Sunday, November 18, 2007

Immigration out-paces British exodus

Immigration out-paces British exodus - Telegraph
Britain is experiencing unprecedented levels of immigration with more than half a million foreigners arriving to live here in a single year, new figures show.

Last year, 510,000 foreign migrants came to the UK to stay for at least 12 months, according to the Office for National Statistics. At the same time 400,000 people, more than half of whom were British, emigrated.An exodus on this scale - amounting to one British citizen leaving the country every three minutes - has not been seen in the UK for almost 50 years.

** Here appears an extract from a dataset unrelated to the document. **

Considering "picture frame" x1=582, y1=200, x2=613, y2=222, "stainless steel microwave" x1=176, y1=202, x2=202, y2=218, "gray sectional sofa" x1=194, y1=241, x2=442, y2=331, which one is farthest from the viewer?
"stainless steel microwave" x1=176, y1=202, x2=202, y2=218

Overall in 2006, there were a record 591,000 new arrivals. Only 14 per cent of these were Britons coming home.
The figures suggest that only one sixth of the immigrants were from the states which joined the EU in 2004.

The biggest influx was from the New Commonwealth - India, Pakistan, Bangladesh and Sri Lanka - with more than 200,000 migrants.

Since Labour came to power in 1997, nearly four million foreign nationals have come to Britain and 1.6 million have left. Over the same period, 1.8 million Britons have left, but only 979,000 have returned.

More than 50 per cent of the British emigrants moved to just four countries in 2006 - Australia, New Zealand, France and Spain.

Yet despite high levels of emigration and a low birth rate, the population is still growing rapidly because of immigration by the equivalent to a city the size of Bristol every year.